#### [READING PASSAGE]
================================

Image courtesy of www.overlakehospital.org
By DJ Edgerton
If you knew that you needed to talk directly with a very specific type of person who made up a very small percentage of the overall population, what would you do? Well, clearly, you’d try to find places where they got together. No sense knocking on random doors all over the country. It’d be much more efficient to see if they were gathered someplace and go right there.
Welcome to the world of patient communities, and why they’re so important to people who work in the health care industry. The internet’s universal ability for infinte expansion means that for any condition you can imagine, there is probably a patient group online.
Here are some things to know:
Many communities were started by patients themselves, so their leadership is often extremely passionate.
Most communities, like most patient support groups, are understaffed, under-resourced, overworked – and, therefore, open to and appreciative of intelligent, respectful partnerships that help them achieve their goals.
Because they are so passionate, yet so overworked, they – rightly so – have no patience for ill-thought-out industry proposals that would be counterproductive to their goals and ideals.

================================

#### [MATERIAL SHOWN]

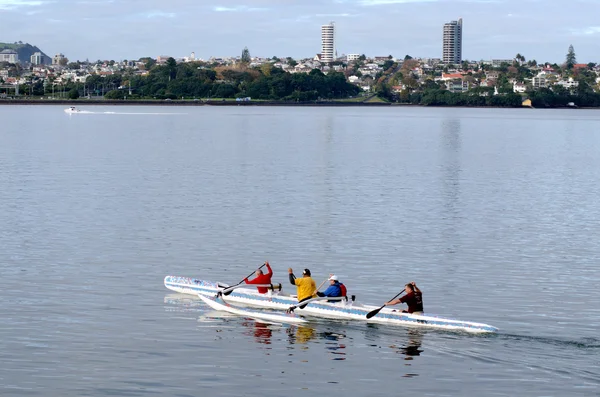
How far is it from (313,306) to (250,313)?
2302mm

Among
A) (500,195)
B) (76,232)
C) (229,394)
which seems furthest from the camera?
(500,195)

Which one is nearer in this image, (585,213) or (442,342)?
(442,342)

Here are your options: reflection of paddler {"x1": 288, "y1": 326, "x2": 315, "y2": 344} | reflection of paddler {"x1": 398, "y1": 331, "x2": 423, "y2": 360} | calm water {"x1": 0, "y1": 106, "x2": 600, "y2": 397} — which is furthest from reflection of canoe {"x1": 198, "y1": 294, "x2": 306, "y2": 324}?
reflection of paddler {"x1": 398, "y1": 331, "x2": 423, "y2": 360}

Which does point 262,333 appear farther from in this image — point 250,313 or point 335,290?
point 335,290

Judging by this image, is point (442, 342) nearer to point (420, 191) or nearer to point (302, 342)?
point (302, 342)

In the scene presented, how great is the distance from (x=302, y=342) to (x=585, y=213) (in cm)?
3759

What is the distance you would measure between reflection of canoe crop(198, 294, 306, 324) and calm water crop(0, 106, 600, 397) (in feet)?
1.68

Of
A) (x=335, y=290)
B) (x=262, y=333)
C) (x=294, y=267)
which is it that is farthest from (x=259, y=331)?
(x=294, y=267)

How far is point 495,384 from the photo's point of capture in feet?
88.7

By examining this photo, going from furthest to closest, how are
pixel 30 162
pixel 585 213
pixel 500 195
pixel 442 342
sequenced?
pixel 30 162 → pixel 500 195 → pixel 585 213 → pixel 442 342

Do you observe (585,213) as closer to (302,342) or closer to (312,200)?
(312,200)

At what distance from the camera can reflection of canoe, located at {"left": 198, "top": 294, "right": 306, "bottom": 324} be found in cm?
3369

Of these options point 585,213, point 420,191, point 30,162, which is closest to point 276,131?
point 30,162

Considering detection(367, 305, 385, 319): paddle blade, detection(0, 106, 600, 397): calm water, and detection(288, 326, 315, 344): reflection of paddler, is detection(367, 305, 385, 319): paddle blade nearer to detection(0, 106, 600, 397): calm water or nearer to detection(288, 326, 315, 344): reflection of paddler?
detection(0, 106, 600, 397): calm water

================================

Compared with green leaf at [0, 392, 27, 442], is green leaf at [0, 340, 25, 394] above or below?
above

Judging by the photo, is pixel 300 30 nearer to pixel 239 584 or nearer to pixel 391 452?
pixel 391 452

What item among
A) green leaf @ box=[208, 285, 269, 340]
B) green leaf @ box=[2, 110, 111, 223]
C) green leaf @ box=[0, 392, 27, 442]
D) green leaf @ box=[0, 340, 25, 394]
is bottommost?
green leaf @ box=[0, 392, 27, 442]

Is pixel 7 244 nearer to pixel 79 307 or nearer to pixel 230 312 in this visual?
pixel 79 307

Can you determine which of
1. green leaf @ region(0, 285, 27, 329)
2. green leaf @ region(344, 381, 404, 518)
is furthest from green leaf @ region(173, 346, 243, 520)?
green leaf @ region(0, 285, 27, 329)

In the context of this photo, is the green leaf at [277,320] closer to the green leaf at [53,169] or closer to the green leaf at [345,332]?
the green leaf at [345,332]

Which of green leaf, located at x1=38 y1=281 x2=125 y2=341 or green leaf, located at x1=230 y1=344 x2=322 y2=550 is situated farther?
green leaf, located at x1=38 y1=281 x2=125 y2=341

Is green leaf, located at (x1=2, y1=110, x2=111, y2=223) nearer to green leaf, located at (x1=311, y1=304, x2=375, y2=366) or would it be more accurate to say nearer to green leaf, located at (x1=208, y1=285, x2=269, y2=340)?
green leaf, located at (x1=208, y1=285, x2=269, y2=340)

================================

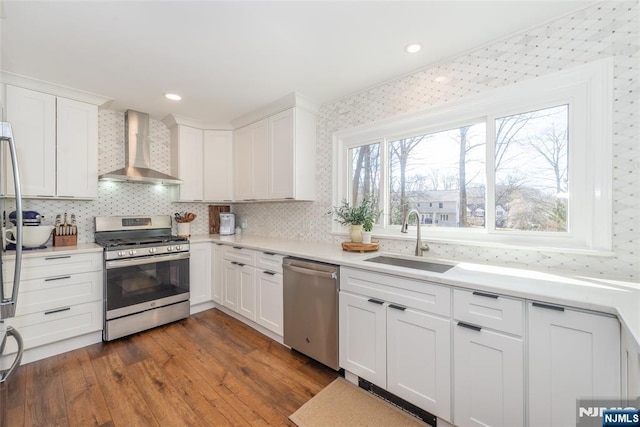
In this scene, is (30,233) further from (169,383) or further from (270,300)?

================================

#### [WHAT YOU HAVE TO DO]
Please copy the piece on patient communities word for word, starting with "Welcome to the" and going on through "patient group online.".

#### [SOLUTION TO THIS PROBLEM]
Welcome to the world of patient communities, and why they’re so important to people who work in the health care industry. The internet’s universal ability for infinte expansion means that for any condition you can imagine, there is probably a patient group online.